Lévi-Strauss resgata assim um tema bastante atual, mas suas ideias não são, no entanto, originais. O badalado antropólogo francês, autor de Tristes Trópicos, viveu no Brasil na década de 1930 como pesquisador e professor de Sociologia da então recém-fundada Universidade de São Paulo.

O universo cultural da São Paulo dos anos 1930 não deveria ser tão grande para que Lévi-Strauss não se deixasse também influenciar pelas ideias de Oswald de Andrade, autor do Manifesto Antropofágico (1928), onde ele resgata e reverte o clichê do canibalismo, postulando justamente que o Brasil, um país de cultura mestiça, assimilou as oposições: colonizado x colonizador, tecnologia x natureza, civilização x barbárie.

Na edição especial da francesa artpress sobre a mostra Todos canibais?, Jeanette Zwingenberger explica que o movimento intelectual iniciado por Oswald de Andrade foi reafirmado pela 24ª Bienal de São Paulo, que tinha como tema o canibalismo.

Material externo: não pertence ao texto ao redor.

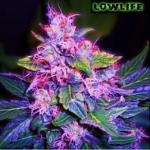 Auto Seeds - Blueberry Diesel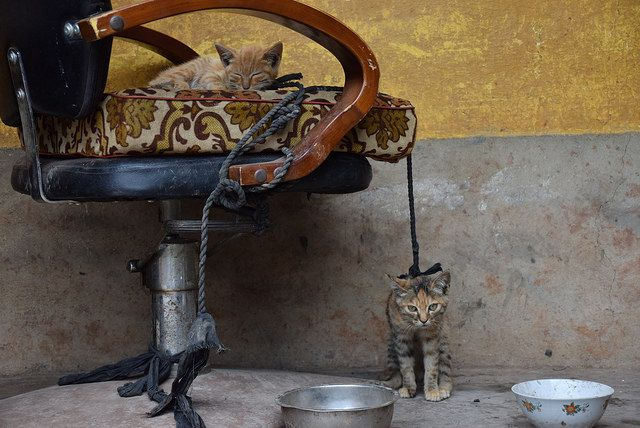 Kittens being cared for in rural China   https://www.facebook.com/ACTAsiaForAnimals https://twitter.com/Tweet_ACTAsia https://www.youtube.com/user/ACTAsia1 http://www.oninstagram.com/profile/actasia https://www.linkedin.com/company/actasia-for-animals http://actasia.tumblr.com/ https://issuu.com/actasia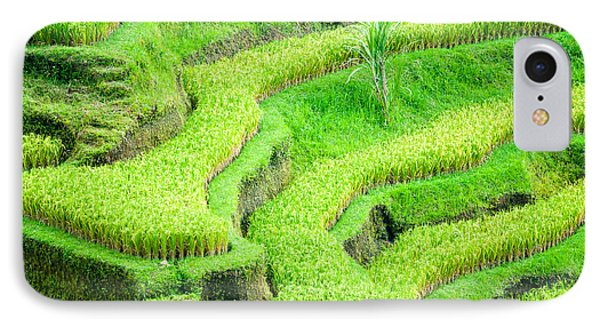 IPhone Case featuring the photograph Amazing Rice Terrace Field by Luciano Mortula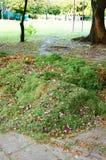 Het gras van de besnoeiing Royalty-vrije Stock Fotografie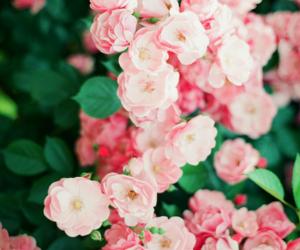 flowers, sakura, and pink image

Na atual exposição, justifica Zwingenberger, "os artistas mostram a atualidade e abordam a incorporação de um ponto de vista ainda mais radical".

Formas de canibalismo

Fundado em 2010 pelo colecionador de arte alemão Thomas Olbricht, o "me Collectors room" de Berlim constitui um novo gênero de espaço de exposições, algo entre uma galeria de arte e um museu, onde são apresentadas exposições temporárias de artistas contemporâneos, coleções convidadas, como também o acervo do próprio colecionador.

As obras de Todos canibais? se espalham pelos diversos espaços do "me Collectors room". Trabalhos do francês Frédérique Loutz e do belga Michaël Borremans são expostos logo na entrada, onde se localizam o café e o saguão. São obras que têm os contos de fadas como tema. Para a curadora, tal expressão onírica da arte reflete o medo das crianças de enfrentar o mundo dos adultos – crueldade, impotência e o medo de serem devoradas são temas frequentes em tais histórias.

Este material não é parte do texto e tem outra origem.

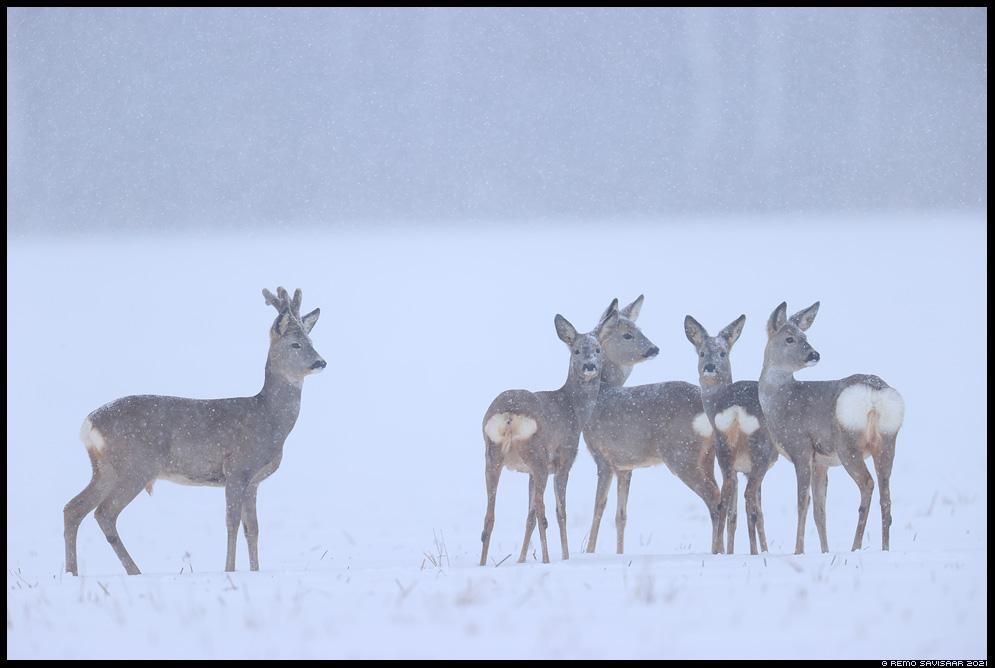 Metskits, Roe deer, Capreolus capreolus Remo Savisaar Eesti loodus  Estonian Estonia Baltic nature wildlife photography photo blog loodusfotod loodusfoto looduspilt looduspildid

A mostra prossegue num grande espaço adjacente. Lá está a maior parte das obras. No entanto, a justaposição dos diversos trabalhos numa grande sala torna confusa a distinção entre os diferentes pontos de vista dos artistas em sua alusão ao canibalismo.

Diferentes interpretações


E são muitas as interpretações decorrentes das diferentes obras expostas na sala principal. O desenho Jeu d'enfants N° 1 (Jogo de Crianças N° 1) do francês Jérôme Zonder retrata, segundo os curadores da mostra, os jogos transgressivos praticados por adultos e crianças e seu potencial de se transformar em algo feio a qualquer momento. "Em tempos de videogames violentos e jogos online, o trabalho levanta a questão sobre que cenários (jogos) crianças e adultos habitam hoje em dia", afirmam os curadores.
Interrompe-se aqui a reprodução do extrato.